First metaphor: Wikipedia is a fantastic vehicle, but the suspension isn’t so great. The “backroom” absorbs some of the shocks so that others can get on with article work. (Which is what I also do, mostly.) Second explanation: the Internet, folks, is a place where the “average case” people and the “worst case” people are very, very different. People should be treated as normal and decent unless there’s a reason otherwise. But the worst case can be pretty bad. Hence there is the toxic stuff, and a need for a group who really can collectively face up to what actually happens (it is going to).

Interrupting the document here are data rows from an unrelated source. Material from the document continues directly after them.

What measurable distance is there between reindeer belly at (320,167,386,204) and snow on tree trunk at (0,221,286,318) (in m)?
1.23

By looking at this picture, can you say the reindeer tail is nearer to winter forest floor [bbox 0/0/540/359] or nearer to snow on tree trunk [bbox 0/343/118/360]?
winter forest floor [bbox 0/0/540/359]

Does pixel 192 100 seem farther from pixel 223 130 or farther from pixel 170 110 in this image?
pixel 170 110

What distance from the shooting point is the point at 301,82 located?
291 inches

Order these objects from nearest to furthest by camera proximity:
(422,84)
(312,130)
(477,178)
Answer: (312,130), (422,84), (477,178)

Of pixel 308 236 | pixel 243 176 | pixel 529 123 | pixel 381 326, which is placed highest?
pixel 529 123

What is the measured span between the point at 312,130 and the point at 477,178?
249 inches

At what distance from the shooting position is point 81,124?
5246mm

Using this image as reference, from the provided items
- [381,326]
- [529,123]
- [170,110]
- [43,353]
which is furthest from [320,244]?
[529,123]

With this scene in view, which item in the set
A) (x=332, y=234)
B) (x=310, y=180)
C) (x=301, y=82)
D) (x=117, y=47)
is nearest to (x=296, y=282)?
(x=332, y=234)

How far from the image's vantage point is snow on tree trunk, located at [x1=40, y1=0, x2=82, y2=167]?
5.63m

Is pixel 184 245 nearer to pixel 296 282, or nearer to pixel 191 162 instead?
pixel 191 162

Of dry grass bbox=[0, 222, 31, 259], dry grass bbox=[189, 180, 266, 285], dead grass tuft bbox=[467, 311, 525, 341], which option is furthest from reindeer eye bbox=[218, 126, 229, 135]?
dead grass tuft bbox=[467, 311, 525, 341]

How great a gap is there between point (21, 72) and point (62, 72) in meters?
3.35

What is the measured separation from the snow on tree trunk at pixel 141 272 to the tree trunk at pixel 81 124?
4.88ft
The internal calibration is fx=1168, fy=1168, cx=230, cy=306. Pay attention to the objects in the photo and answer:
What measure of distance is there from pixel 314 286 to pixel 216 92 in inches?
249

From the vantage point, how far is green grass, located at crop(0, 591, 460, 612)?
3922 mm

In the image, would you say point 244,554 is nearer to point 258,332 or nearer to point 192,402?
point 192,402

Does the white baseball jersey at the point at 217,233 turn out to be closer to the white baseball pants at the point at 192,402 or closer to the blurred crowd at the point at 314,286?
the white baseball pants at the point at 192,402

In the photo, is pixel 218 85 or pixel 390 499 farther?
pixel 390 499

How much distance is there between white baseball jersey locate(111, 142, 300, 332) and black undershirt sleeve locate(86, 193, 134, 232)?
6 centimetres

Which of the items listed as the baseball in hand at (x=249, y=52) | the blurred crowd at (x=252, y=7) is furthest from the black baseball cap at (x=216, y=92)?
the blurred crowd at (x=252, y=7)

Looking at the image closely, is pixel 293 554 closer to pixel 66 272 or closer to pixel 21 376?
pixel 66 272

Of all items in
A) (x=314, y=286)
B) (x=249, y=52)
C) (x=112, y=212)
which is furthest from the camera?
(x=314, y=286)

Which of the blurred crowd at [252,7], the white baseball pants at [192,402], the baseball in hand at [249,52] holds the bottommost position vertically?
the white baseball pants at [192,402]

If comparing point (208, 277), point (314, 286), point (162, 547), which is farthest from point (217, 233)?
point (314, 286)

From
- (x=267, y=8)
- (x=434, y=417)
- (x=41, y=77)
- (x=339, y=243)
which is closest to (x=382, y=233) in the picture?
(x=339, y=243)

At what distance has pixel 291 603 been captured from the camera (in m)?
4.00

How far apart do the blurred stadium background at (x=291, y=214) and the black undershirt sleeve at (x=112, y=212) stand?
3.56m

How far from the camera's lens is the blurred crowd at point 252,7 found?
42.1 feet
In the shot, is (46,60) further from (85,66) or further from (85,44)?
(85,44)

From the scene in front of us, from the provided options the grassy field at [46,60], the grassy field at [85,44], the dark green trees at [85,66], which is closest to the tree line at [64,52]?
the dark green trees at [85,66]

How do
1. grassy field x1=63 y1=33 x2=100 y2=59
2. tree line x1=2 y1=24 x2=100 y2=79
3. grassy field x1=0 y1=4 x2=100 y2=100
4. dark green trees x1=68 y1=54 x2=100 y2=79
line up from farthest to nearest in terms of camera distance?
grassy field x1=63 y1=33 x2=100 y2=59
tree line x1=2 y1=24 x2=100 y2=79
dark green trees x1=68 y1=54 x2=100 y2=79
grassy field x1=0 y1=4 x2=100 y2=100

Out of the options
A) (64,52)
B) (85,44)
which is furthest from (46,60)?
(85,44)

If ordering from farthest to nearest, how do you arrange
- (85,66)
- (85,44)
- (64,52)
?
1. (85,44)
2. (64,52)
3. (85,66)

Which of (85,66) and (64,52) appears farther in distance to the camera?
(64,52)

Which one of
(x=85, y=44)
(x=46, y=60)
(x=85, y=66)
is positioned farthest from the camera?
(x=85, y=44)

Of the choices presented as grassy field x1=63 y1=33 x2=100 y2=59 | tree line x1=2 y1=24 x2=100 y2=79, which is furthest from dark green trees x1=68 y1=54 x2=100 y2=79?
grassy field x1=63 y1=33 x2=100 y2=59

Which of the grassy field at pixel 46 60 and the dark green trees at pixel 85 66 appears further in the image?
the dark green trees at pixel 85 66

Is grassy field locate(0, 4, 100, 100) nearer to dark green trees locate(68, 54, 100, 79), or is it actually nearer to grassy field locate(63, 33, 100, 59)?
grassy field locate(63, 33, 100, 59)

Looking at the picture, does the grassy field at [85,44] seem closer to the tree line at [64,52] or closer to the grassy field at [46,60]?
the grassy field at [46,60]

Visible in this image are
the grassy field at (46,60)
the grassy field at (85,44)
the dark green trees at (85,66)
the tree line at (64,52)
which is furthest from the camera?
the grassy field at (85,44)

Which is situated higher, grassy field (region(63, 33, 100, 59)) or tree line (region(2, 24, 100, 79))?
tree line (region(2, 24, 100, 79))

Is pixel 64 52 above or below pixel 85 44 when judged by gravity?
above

A non-vintage year, 2008, for Arbitration, but there have been reasons. Moving on, here’s my take: Arbitration always has been run much like “WikiProject Arbitration”. The reforms people suggest usually look like conversions to something more like an onwiki process, and that may yet happen. Ask a candidate, not what are the advantages of something more process-like (obviously quicker and more predictable, in routine matters), but what are the potential drawbacks? Things we know from onsite: Would it become the preserve of a smaller group who care most? Full of arcane rules and wonkish? Fine for standard situations but giving odd results when matters required anything unorthodox? Generally, wouldn’t it suffer from restricted insight, when you need the full range of perceptions?

Of two kinds of good Arbitrators: “legal naturals” and “people of good sense” (non-exclusive), I can’t claim to be the first, rarer sort, so I’ll run as the second. My old credo will do. Single tough case to remember: “Attack sites”. I was active in horsetrading it to a conclusion. Not everyone was pleased, but the underlying issue stopped being so divisive.